Given problem: Rewrite the records below, changing every "white flower" to "daisy" and leaving everything else as it is. Omit the pictures from your version.

## Start Records

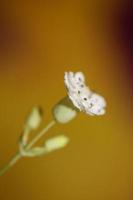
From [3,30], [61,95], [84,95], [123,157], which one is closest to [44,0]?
[3,30]

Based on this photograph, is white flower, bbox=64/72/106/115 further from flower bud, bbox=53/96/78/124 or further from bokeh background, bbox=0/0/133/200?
bokeh background, bbox=0/0/133/200

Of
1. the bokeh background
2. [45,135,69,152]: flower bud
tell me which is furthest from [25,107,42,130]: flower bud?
the bokeh background

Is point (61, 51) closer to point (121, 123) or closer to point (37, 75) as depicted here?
point (37, 75)

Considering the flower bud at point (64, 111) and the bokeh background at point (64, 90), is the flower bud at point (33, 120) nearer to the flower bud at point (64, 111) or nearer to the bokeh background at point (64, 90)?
the flower bud at point (64, 111)

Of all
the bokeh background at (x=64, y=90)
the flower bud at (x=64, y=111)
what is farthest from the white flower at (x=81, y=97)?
the bokeh background at (x=64, y=90)

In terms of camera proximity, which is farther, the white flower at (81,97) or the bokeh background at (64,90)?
the bokeh background at (64,90)

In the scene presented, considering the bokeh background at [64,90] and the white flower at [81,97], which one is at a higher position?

## End Records

Response:
From [3,30], [61,95], [84,95], [123,157], which one is closest to [44,0]?
[3,30]

Based on this photograph, is daisy, bbox=64/72/106/115 further from flower bud, bbox=53/96/78/124 or further from bokeh background, bbox=0/0/133/200?
bokeh background, bbox=0/0/133/200

Of
1. the bokeh background
2. [45,135,69,152]: flower bud
tell me which is furthest from [25,107,42,130]: flower bud?
the bokeh background

Is point (61, 51) closer to point (121, 123) or closer to point (37, 75) as depicted here?
point (37, 75)

Considering the flower bud at point (64, 111) and the bokeh background at point (64, 90), is the flower bud at point (33, 120) nearer to the flower bud at point (64, 111) or nearer to the bokeh background at point (64, 90)?
the flower bud at point (64, 111)

Of all
the bokeh background at (x=64, y=90)
the flower bud at (x=64, y=111)
what is farthest from the daisy at (x=81, y=97)?
the bokeh background at (x=64, y=90)

In terms of camera proximity, which is farther, the daisy at (81,97) or the bokeh background at (64,90)?
the bokeh background at (64,90)

In the scene presented, considering the bokeh background at [64,90] and the daisy at [81,97], which one is at a higher position?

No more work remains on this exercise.